Lawrence A. Ragone, OD ‘53, FAAO
, who joined the Pennsylvania College of Optometry (PCO) faculty in 1965 and at the time of his retirement in 1993 held the rank of associate professor, passed away March 7, 2022, at the age of 94.
After graduating from PCO, he served in the U.S. Army as an optometrist at Army hospitals in California and Osaka, Japan. Since beginning his private practice in 1956 after his military service, first in his hometown of Camden, New Jersey, and then later moving to Cherry Hill, New Jersey, Dr. Ragone had been active in all phases of his profession.
“Larry was a real leader in optometry for the state of New Jersey,” said Thomas Lewis, OD ‘70, PhD, FAAO, PCO
president from 1989 to 2008 and president of Salus University from 2008 to 2013. “When the New Jersey optometrists wanted to expand their scope of practice or do anything legislatively, Larry was always a key player because he could influence some legislators to support the optometry cause.”
Dr. Ragone was the founder and director of the Camden Optometric Center and a consultant to the Camden Public School system as well as coordinator of eye screening services for the Camden County Department of Health.
He served as president of the New Jersey Academy of Optometry, president of PCO’s Alumni Association from 1999-2001, and was a member of PCO’s Board of Trustees.
“The Camden Optometric Center really became his love. He spent a lot of time developing it, getting state funds to find a building to rent, renovate and equip,” said Dr. Lewis. “He still had his own private practice but his passion was the optometric center.”
Anthony Di Stefano, OD ‘73, MPH, MEd, FAAO
, and vice president of Academic Affairs from 1989 to 2014 and PCO/Salus, said Dr. Ragone had a deep and instinctive public health philosophy that permeated each of his community activities.

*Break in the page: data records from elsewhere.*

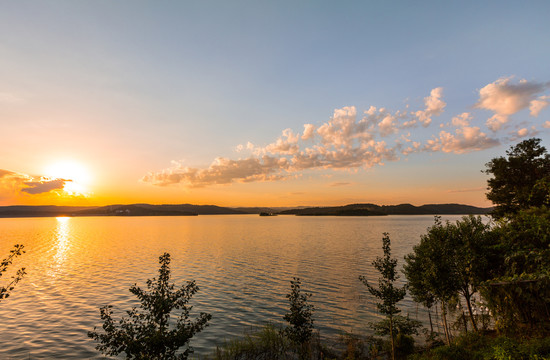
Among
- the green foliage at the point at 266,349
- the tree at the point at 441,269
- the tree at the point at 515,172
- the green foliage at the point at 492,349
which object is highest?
the tree at the point at 515,172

“He not only understood the barriers that urban underserved populations faced but he took historic steps to address them in Camden,” said Dr. Di Stefano. “For example, he created a Mobile Vision Clinic that visited Hispanic and African churches and other community service organizations to bring screening services and comprehensive eye examinations to neighborhood residents.”

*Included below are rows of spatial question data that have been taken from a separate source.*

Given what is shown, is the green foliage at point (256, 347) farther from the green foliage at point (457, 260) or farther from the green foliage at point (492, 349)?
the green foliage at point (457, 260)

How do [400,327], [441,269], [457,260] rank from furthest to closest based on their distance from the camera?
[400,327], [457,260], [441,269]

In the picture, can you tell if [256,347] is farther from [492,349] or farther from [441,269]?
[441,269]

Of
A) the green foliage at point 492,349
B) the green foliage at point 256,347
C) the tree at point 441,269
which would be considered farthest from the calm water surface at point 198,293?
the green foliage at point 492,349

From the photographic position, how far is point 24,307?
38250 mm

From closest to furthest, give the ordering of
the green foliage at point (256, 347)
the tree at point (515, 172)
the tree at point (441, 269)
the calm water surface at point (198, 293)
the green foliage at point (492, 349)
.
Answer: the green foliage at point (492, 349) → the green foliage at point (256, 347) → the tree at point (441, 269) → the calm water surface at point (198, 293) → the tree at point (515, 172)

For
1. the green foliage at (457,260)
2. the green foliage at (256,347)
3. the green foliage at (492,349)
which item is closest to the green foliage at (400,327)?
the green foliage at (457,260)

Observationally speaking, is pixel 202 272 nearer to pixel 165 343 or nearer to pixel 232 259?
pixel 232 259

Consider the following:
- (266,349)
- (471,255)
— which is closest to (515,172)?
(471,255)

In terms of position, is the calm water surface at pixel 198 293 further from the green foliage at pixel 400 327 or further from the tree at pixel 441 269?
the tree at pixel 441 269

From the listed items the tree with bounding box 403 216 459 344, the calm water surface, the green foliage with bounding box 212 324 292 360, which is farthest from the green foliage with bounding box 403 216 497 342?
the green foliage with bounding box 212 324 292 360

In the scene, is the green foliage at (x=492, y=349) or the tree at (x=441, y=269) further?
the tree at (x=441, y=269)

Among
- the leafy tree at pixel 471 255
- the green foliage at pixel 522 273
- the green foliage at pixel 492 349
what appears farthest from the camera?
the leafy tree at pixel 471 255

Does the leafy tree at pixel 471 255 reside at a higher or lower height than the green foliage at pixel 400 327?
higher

Dr. Ragone served on the New Jersey Board of Optometric Examiners and worked extensively within the Lions organization. He joined the International Association of Lions Clubs and served 65 years in that organization, was a past district governor and past council chairman.
In 1985, he received the E.C. Nurock Award, the New Jersey Optometric Association’s most prestigious award. His accolades were many — Dr. Ragone has been the recipient of two Commendatory Resolutions from the New Jersey General Assembly and one from the Camden County Board of Chosen Freeholds, the Camden County Rev. Dr. Martin Luther King Freedom Medal, a Lifetime Achievement Award from the Campbell Soup Foundation and was a recipient of the Camden Schools Foundation Hall of Fame. Dr. Ragone received the Albert Fitch Memorial Alumnus of the Year Award from PCO in 1991.
"He was always extremely supportive and positive about PCO,” said Dr. Lewis. “Any time I needed something he was always there to help. I can’t say enough about how great a person he was and how much he meant to the development of optometry in New Jersey, how much he contributed his life to helping people in the inner city of Camden. He was passionate about the optometric center and I applaud him for that.”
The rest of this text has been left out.